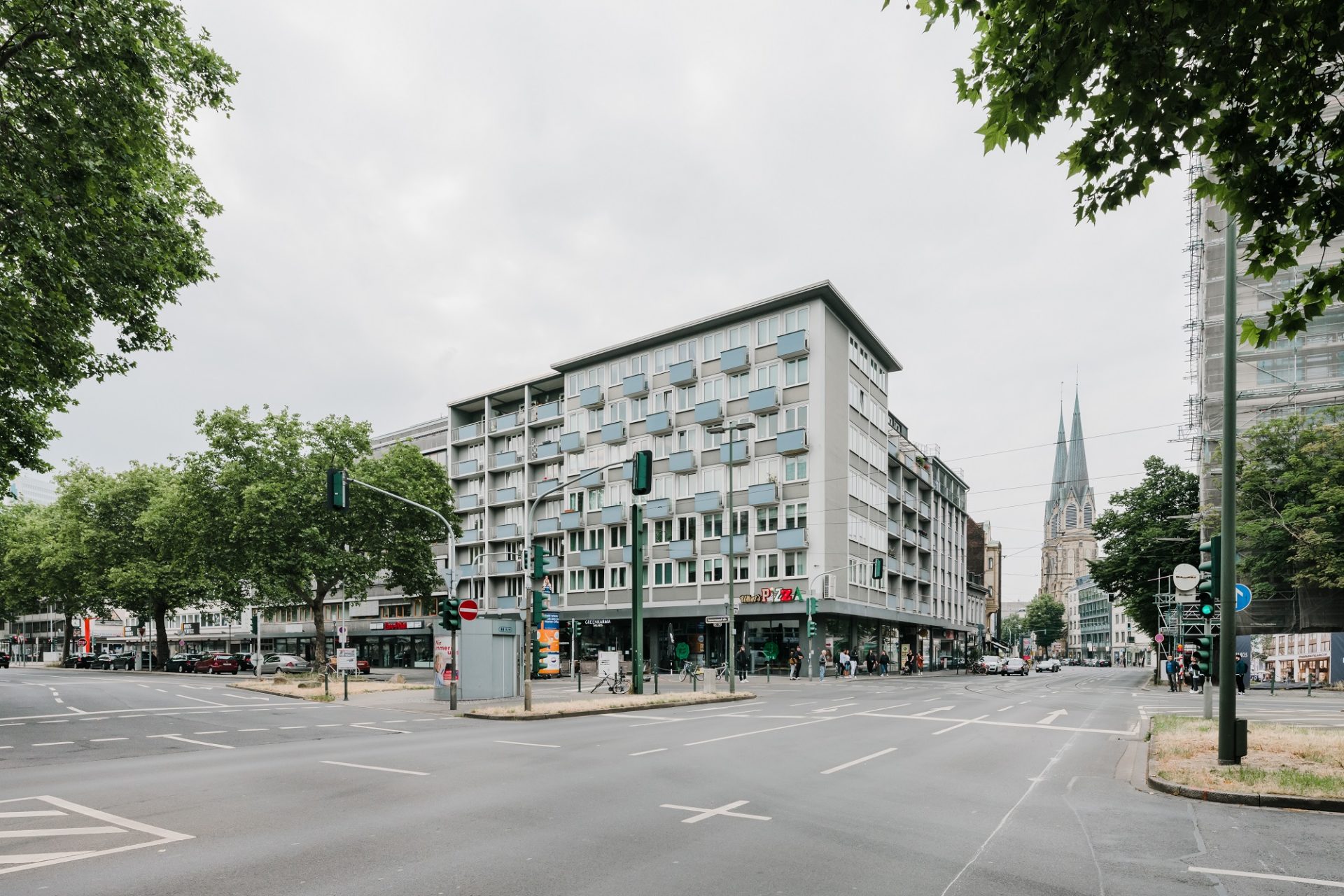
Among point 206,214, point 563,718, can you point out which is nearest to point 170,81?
point 206,214

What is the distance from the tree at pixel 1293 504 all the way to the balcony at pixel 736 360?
86.1ft

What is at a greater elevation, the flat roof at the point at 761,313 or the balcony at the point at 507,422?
the flat roof at the point at 761,313

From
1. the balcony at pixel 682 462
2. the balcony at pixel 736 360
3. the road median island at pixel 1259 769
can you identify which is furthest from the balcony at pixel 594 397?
the road median island at pixel 1259 769

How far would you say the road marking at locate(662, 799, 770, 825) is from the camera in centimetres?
878

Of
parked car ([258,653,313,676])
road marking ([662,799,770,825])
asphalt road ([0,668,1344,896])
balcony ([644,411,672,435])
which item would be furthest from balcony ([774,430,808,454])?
road marking ([662,799,770,825])

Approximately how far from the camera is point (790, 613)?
51.8 metres

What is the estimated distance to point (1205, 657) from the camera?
15773 mm

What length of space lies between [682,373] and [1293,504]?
108 ft

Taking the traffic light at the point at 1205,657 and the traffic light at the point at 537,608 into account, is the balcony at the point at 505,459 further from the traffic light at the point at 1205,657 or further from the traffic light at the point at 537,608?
the traffic light at the point at 1205,657

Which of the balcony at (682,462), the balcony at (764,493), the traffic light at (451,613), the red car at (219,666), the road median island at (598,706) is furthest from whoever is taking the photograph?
the red car at (219,666)

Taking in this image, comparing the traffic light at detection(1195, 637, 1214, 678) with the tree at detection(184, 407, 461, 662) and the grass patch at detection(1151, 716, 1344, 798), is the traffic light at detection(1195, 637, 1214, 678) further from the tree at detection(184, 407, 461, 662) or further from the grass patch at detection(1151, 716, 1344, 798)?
the tree at detection(184, 407, 461, 662)

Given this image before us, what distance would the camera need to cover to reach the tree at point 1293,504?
129ft

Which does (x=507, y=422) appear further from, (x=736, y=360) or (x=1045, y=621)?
(x=1045, y=621)

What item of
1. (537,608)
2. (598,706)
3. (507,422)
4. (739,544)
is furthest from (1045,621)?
(598,706)
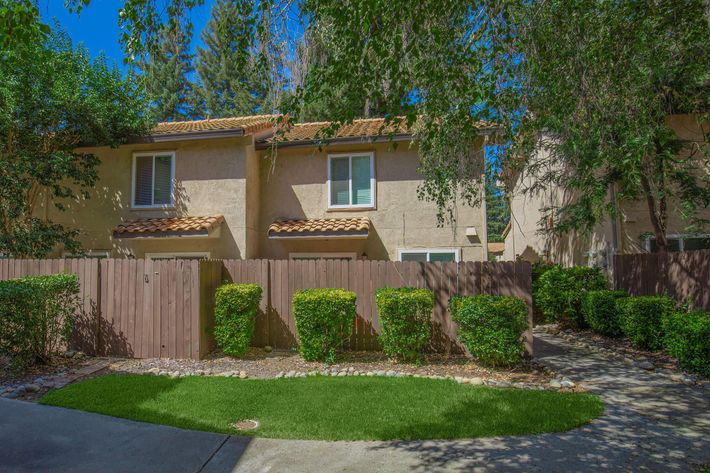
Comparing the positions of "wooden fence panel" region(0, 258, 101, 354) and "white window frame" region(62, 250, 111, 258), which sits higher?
"white window frame" region(62, 250, 111, 258)

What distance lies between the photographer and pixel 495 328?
7.32m

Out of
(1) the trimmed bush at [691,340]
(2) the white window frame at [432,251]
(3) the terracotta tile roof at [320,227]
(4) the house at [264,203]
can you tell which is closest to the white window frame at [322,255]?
(4) the house at [264,203]

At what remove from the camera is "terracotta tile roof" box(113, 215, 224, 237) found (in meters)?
11.5

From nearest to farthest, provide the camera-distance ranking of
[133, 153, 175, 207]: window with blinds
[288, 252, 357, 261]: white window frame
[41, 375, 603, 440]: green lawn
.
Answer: [41, 375, 603, 440]: green lawn < [288, 252, 357, 261]: white window frame < [133, 153, 175, 207]: window with blinds

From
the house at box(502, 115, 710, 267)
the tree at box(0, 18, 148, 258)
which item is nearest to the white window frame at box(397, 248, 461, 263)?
the house at box(502, 115, 710, 267)

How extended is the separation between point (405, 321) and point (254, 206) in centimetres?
674

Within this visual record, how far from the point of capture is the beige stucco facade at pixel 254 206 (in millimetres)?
12234

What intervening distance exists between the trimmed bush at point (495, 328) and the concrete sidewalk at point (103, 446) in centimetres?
420

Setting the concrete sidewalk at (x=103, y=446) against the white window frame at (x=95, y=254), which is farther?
the white window frame at (x=95, y=254)

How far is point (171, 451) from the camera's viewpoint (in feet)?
14.7

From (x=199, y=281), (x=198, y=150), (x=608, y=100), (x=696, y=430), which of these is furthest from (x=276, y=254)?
(x=696, y=430)

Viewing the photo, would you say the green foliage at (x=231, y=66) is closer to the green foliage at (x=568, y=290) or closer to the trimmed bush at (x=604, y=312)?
the trimmed bush at (x=604, y=312)

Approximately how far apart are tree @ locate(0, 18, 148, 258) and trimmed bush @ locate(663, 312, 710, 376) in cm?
1313

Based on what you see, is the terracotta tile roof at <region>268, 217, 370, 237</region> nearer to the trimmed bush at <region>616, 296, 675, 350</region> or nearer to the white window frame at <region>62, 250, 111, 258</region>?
the white window frame at <region>62, 250, 111, 258</region>
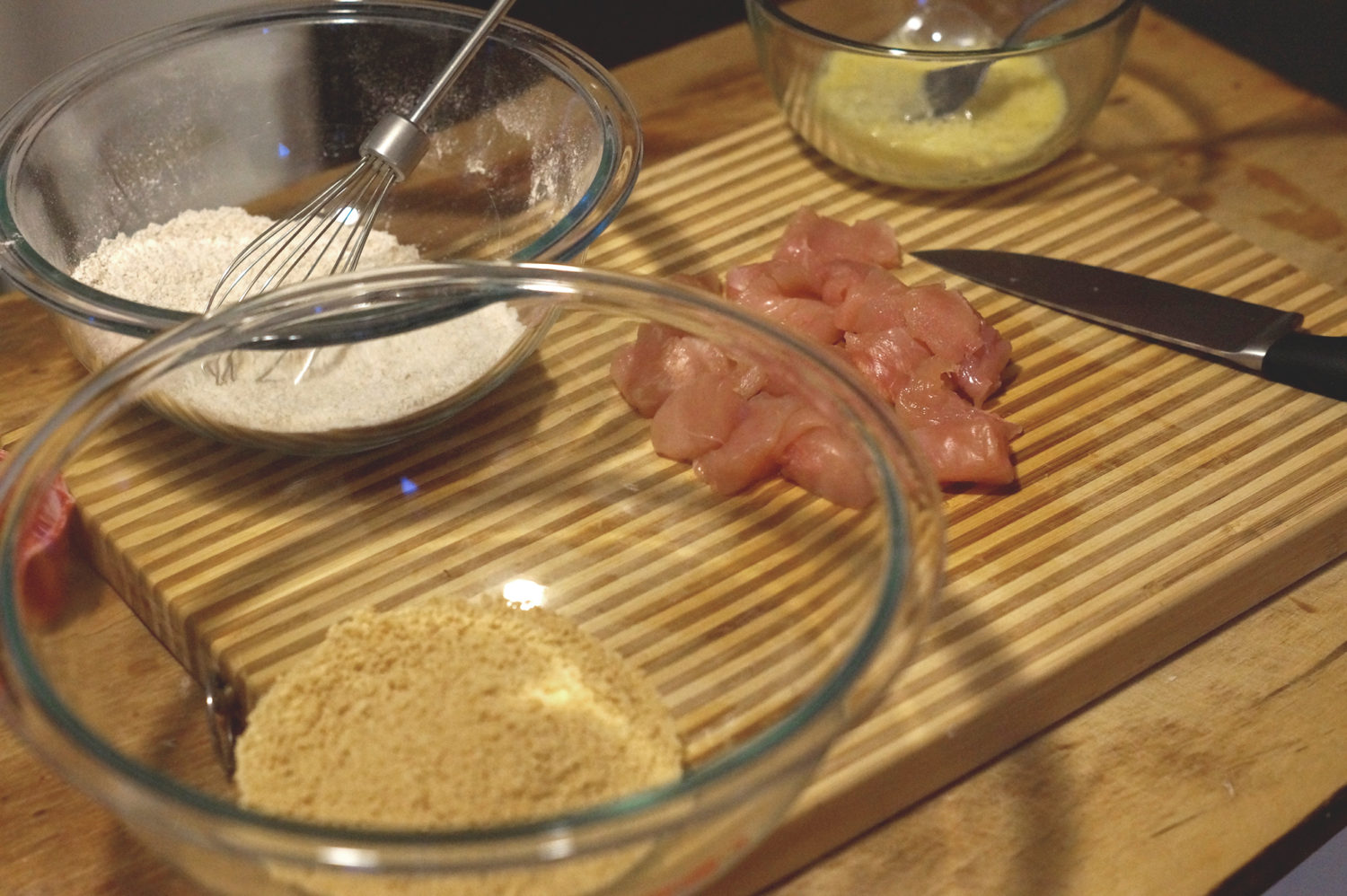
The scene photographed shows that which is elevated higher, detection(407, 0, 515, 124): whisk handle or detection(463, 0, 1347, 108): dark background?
detection(407, 0, 515, 124): whisk handle

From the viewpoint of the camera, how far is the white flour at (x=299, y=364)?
109cm

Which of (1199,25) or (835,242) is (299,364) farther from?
(1199,25)

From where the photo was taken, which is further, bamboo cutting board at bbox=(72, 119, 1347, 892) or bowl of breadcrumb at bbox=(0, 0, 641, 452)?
bowl of breadcrumb at bbox=(0, 0, 641, 452)

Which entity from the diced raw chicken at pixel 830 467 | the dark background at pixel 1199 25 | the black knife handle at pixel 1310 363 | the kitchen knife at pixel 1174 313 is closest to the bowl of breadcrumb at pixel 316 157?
the diced raw chicken at pixel 830 467

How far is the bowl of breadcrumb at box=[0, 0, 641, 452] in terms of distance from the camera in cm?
116

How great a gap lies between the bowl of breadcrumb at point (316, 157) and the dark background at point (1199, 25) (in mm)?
833

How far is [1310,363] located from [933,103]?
0.53m

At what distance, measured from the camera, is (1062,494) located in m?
1.17

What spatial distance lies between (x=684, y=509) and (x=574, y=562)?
0.33 feet

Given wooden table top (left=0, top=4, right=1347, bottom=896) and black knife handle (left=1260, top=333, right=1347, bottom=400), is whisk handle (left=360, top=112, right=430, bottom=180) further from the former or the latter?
black knife handle (left=1260, top=333, right=1347, bottom=400)

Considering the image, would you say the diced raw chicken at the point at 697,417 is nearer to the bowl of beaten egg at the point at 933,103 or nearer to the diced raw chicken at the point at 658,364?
the diced raw chicken at the point at 658,364

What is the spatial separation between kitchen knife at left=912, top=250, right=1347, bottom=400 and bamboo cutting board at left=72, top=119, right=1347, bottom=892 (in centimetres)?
2

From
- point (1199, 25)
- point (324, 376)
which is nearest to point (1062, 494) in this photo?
point (324, 376)

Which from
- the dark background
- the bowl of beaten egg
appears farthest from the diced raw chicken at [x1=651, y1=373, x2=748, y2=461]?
the dark background
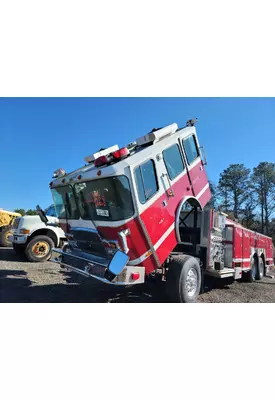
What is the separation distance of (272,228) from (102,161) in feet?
34.8

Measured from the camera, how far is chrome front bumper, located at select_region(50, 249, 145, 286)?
3299mm

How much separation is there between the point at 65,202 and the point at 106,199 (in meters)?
1.24

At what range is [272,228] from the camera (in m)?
11.6

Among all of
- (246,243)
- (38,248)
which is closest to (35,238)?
(38,248)

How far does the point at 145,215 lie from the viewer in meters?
3.45

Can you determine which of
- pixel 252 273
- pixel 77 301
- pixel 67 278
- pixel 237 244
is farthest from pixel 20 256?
pixel 252 273

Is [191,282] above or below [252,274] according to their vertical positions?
above

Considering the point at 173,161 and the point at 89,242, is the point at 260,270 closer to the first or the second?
the point at 173,161

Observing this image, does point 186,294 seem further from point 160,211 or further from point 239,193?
point 239,193

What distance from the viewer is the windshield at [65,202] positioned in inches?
→ 170

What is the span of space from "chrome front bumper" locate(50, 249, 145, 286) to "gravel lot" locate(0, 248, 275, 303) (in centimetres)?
77

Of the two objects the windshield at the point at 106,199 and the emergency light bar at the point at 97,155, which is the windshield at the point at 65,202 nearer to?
the windshield at the point at 106,199

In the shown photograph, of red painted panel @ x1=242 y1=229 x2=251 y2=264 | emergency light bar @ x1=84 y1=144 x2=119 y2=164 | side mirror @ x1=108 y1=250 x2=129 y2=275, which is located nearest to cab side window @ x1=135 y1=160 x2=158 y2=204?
side mirror @ x1=108 y1=250 x2=129 y2=275

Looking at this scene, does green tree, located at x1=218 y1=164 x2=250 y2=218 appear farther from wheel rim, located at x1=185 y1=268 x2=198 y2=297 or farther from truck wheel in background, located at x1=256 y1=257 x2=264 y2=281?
wheel rim, located at x1=185 y1=268 x2=198 y2=297
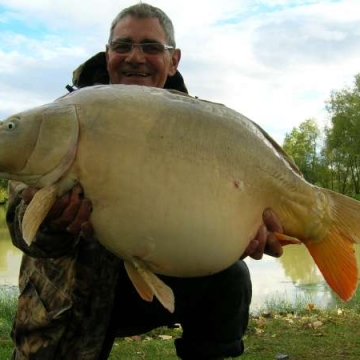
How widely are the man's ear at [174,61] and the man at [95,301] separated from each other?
203mm

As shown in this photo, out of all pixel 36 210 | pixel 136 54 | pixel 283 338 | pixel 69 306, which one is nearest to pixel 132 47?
pixel 136 54

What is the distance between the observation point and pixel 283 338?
3670mm

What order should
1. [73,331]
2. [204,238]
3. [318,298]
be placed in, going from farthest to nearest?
[318,298] → [73,331] → [204,238]

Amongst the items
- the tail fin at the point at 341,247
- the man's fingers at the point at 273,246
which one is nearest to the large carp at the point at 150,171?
the man's fingers at the point at 273,246

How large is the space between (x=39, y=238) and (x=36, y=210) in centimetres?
52

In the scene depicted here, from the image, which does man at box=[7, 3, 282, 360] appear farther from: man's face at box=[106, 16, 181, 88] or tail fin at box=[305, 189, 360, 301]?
tail fin at box=[305, 189, 360, 301]

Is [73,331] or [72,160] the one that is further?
[73,331]

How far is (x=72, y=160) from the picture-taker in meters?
1.52

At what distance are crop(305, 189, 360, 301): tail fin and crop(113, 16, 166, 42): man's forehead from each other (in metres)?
1.35

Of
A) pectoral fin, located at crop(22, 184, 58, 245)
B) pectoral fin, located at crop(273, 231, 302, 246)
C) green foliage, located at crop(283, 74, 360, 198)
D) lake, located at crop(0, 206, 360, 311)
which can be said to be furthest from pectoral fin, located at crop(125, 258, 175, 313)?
green foliage, located at crop(283, 74, 360, 198)

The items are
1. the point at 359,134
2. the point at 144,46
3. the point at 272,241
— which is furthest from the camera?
the point at 359,134

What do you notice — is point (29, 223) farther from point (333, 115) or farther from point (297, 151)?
point (297, 151)

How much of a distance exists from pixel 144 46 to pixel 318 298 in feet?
13.4

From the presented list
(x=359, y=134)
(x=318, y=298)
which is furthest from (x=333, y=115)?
(x=318, y=298)
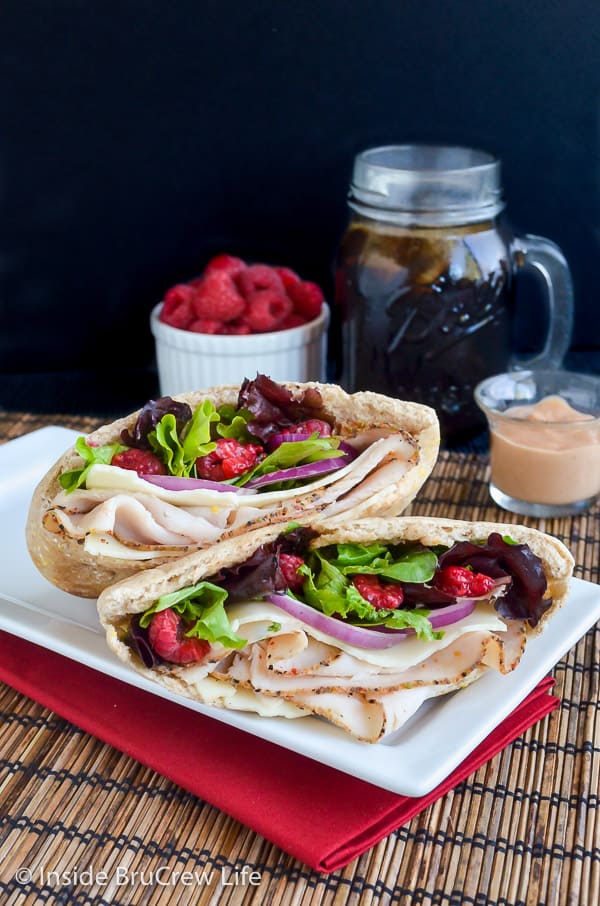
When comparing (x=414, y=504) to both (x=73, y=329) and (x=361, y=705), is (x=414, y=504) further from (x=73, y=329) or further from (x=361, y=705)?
(x=73, y=329)

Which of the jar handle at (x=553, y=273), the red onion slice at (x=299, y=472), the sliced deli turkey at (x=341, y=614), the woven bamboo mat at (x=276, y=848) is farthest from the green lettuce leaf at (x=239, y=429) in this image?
the jar handle at (x=553, y=273)

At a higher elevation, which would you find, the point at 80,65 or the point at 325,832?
the point at 80,65

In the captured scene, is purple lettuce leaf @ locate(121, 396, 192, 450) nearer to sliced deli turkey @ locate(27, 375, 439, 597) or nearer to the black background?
sliced deli turkey @ locate(27, 375, 439, 597)

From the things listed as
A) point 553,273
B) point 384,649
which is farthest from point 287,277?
point 384,649

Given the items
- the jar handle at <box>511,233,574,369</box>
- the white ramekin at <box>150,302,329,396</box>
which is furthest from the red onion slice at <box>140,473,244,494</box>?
the jar handle at <box>511,233,574,369</box>

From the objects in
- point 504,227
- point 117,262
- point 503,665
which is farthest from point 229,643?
point 117,262

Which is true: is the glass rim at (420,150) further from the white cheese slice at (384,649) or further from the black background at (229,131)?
the white cheese slice at (384,649)
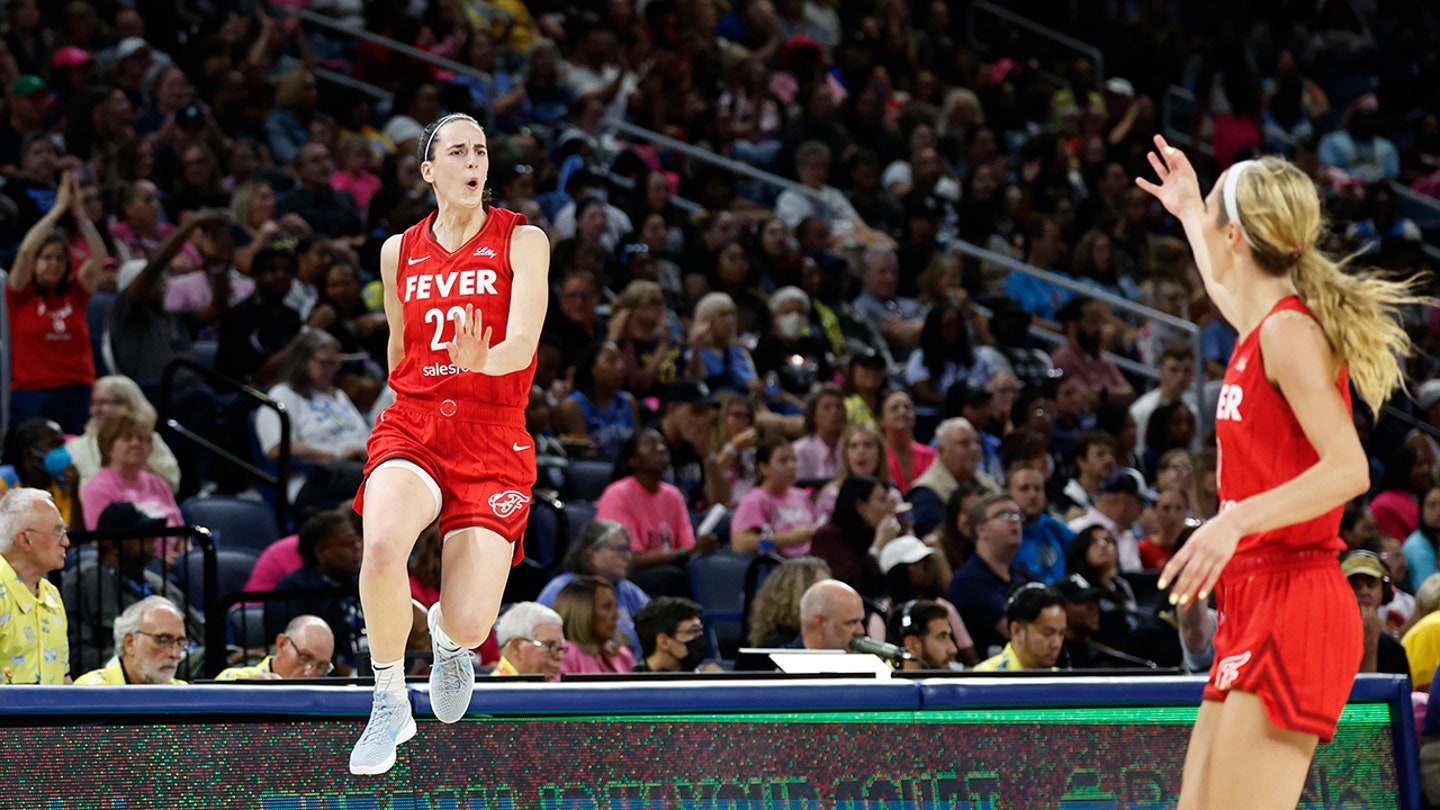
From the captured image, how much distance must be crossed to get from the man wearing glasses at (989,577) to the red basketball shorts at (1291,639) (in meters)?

▶ [WHAT IS BEING ASKED] Give back, word for word, the lines from the line that contains "At a higher" through the last line of the records, with no pictures and nothing else.

▶ [OUTPUT OF THE EXERCISE]
At a higher elevation, which would you find, the point at 80,65 or the point at 325,832?
the point at 80,65

In the captured scene, is purple lettuce leaf @ locate(121, 396, 192, 450) nearer to sliced deli turkey @ locate(27, 375, 439, 597) or nearer to the black background?
sliced deli turkey @ locate(27, 375, 439, 597)

From the things listed as
A) point 553,273
B) point 384,649
which is farthest from point 287,277?
point 384,649

Given the items
- the jar handle at <box>511,233,574,369</box>
- the white ramekin at <box>150,302,329,396</box>
which is furthest from the red onion slice at <box>140,473,244,494</box>?
the jar handle at <box>511,233,574,369</box>

From the objects in
- point 504,227
- point 117,262
- point 503,665
which is farthest from point 229,643?
point 117,262

Which is true: is the glass rim at (420,150) further from the white cheese slice at (384,649) or further from the black background at (229,131)?
the white cheese slice at (384,649)
From the captured image, how much distance must be crossed to get from the man wearing glasses at (989,577) to the red basketball shorts at (1291,639) (in meters)?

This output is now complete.